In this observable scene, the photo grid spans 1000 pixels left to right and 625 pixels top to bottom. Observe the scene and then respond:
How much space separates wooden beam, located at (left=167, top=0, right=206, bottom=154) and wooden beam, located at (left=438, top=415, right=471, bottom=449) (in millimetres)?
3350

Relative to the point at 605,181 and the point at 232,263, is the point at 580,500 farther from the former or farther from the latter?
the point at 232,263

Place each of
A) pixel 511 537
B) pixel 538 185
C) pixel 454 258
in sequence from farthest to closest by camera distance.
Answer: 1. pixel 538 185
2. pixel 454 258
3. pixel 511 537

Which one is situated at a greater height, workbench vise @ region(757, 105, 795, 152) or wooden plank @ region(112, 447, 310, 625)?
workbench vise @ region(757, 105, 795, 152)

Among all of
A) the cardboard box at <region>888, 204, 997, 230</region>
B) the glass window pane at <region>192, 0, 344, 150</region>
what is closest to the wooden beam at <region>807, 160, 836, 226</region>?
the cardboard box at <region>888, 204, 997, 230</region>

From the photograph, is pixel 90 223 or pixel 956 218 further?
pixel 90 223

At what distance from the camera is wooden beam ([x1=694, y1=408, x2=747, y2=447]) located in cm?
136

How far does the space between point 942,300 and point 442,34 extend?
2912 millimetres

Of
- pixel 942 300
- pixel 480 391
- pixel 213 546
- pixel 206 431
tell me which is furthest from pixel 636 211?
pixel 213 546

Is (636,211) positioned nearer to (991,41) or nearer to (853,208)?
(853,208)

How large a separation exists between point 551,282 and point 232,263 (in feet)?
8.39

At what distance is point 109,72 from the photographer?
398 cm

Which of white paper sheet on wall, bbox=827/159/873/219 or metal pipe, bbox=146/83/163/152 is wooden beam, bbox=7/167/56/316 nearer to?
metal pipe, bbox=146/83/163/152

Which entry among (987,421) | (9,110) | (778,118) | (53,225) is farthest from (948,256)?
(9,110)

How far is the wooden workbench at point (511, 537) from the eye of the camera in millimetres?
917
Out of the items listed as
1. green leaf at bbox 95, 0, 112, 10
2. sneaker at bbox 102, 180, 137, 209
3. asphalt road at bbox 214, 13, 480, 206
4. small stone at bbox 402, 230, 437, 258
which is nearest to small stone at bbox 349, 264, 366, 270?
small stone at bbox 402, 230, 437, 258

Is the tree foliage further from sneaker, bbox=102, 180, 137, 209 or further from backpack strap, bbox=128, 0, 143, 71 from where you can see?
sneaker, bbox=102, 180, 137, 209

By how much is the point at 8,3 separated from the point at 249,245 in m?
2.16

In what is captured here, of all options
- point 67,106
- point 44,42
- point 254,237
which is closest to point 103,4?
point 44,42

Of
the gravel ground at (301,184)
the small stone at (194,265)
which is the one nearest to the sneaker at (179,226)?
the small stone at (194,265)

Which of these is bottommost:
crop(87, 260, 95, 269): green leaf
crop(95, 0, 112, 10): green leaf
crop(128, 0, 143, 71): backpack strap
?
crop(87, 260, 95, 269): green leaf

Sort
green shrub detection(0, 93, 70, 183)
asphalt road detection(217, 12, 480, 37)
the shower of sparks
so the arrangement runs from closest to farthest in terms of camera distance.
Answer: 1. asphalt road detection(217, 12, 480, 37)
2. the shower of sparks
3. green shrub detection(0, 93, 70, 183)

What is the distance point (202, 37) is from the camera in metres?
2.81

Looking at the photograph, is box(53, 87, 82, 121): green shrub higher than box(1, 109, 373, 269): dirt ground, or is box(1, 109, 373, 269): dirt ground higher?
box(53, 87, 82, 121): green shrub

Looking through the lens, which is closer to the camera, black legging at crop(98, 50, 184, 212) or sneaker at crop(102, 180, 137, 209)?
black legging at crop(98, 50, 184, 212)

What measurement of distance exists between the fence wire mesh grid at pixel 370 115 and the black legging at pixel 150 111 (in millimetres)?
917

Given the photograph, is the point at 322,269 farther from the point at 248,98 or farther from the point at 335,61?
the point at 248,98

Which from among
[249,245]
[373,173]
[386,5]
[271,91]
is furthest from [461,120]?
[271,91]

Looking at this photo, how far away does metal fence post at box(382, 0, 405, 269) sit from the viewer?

---------------

## WHAT YOU HAVE TO DO:
Repeat the data exactly. Leave nothing out.

## SOLVED EXERCISE:
In this observable scene, the photo grid spans 1000 pixels left to right and 625 pixels top to bottom. Observe the scene and then respond:
How much space separates wooden beam, located at (left=167, top=0, right=206, bottom=154) and wooden beam, located at (left=438, top=415, right=471, bottom=449) (in millimetres)?
3350

Relative to the point at 605,181 and the point at 232,263, is the point at 580,500 farther from the former or farther from the latter?
the point at 232,263

Place each of
A) pixel 511 537
B) pixel 538 185
C) pixel 454 258
in sequence from farthest to closest by camera distance.
Answer: 1. pixel 538 185
2. pixel 454 258
3. pixel 511 537

Which one is situated at a greater height, workbench vise @ region(757, 105, 795, 152) or wooden plank @ region(112, 447, 310, 625)?
workbench vise @ region(757, 105, 795, 152)

Among all of
A) the cardboard box at <region>888, 204, 997, 230</region>
B) the glass window pane at <region>192, 0, 344, 150</region>
what is closest to the wooden beam at <region>807, 160, 836, 226</region>?
the cardboard box at <region>888, 204, 997, 230</region>

From the photograph, is pixel 90 223 or pixel 956 218 further?
pixel 90 223

At what distance from the camera is wooden beam ([x1=694, y1=408, x2=747, y2=447]) located in cm?
136

How far does the space between point 942,300 and point 442,34 extend?
2912 millimetres

Of
- pixel 942 300
- pixel 480 391
- pixel 213 546
- pixel 206 431
tell me which is furthest from pixel 636 211?
pixel 213 546

Is (636,211) positioned nearer to (991,41) or nearer to (853,208)?
(853,208)

How large a separation exists between point 551,282 and point 232,263 (in feet)?
8.39

At what distance is point 109,72 from the photographer?
398 cm

Which of white paper sheet on wall, bbox=827/159/873/219 or metal pipe, bbox=146/83/163/152 is wooden beam, bbox=7/167/56/316 nearer to?
metal pipe, bbox=146/83/163/152

Which entry among (987,421) | (9,110) | (778,118) | (53,225) is farthest from (948,256)?
(9,110)

How far is the wooden workbench at point (511, 537) from the eye of the camera in millimetres?
917
Out of the items listed as
1. green leaf at bbox 95, 0, 112, 10
2. sneaker at bbox 102, 180, 137, 209
3. asphalt road at bbox 214, 13, 480, 206
4. small stone at bbox 402, 230, 437, 258
which is nearest to small stone at bbox 349, 264, 366, 270?
small stone at bbox 402, 230, 437, 258

Is the tree foliage further from sneaker, bbox=102, 180, 137, 209 or further from backpack strap, bbox=128, 0, 143, 71 from where you can see?
sneaker, bbox=102, 180, 137, 209

By how much is the point at 8,3 separated from the point at 249,245 in m?
2.16

In what is captured here, of all options
- point 67,106
- point 44,42
- point 254,237
which is closest to point 103,4?
point 44,42

Of
the gravel ground at (301,184)
the small stone at (194,265)
which is the one nearest to the sneaker at (179,226)?
the small stone at (194,265)

Which of these is bottommost:
crop(87, 260, 95, 269): green leaf
crop(95, 0, 112, 10): green leaf
crop(128, 0, 143, 71): backpack strap
?
crop(87, 260, 95, 269): green leaf

Sort
green shrub detection(0, 93, 70, 183)
asphalt road detection(217, 12, 480, 37)
the shower of sparks
so the arrangement runs from closest to farthest in terms of camera distance.
Answer: 1. asphalt road detection(217, 12, 480, 37)
2. the shower of sparks
3. green shrub detection(0, 93, 70, 183)

What is the distance point (202, 37) is from the camera in metres?
2.81

Looking at the photograph, is box(53, 87, 82, 121): green shrub higher than box(1, 109, 373, 269): dirt ground, or is box(1, 109, 373, 269): dirt ground higher?
box(53, 87, 82, 121): green shrub

Looking through the lens, which is closer to the camera, black legging at crop(98, 50, 184, 212) or sneaker at crop(102, 180, 137, 209)?
black legging at crop(98, 50, 184, 212)

What measurement of distance exists between the fence wire mesh grid at pixel 370 115 and the black legging at pixel 150 111 (in millimetres)?
917

Given the photograph, is the point at 322,269 farther from the point at 248,98 or farther from the point at 335,61?
the point at 248,98

Which from among
[249,245]
[373,173]
[386,5]
[271,91]
is furthest from [461,120]?
[271,91]

Looking at this photo, how far away does metal fence post at box(382, 0, 405, 269) sit from the viewer?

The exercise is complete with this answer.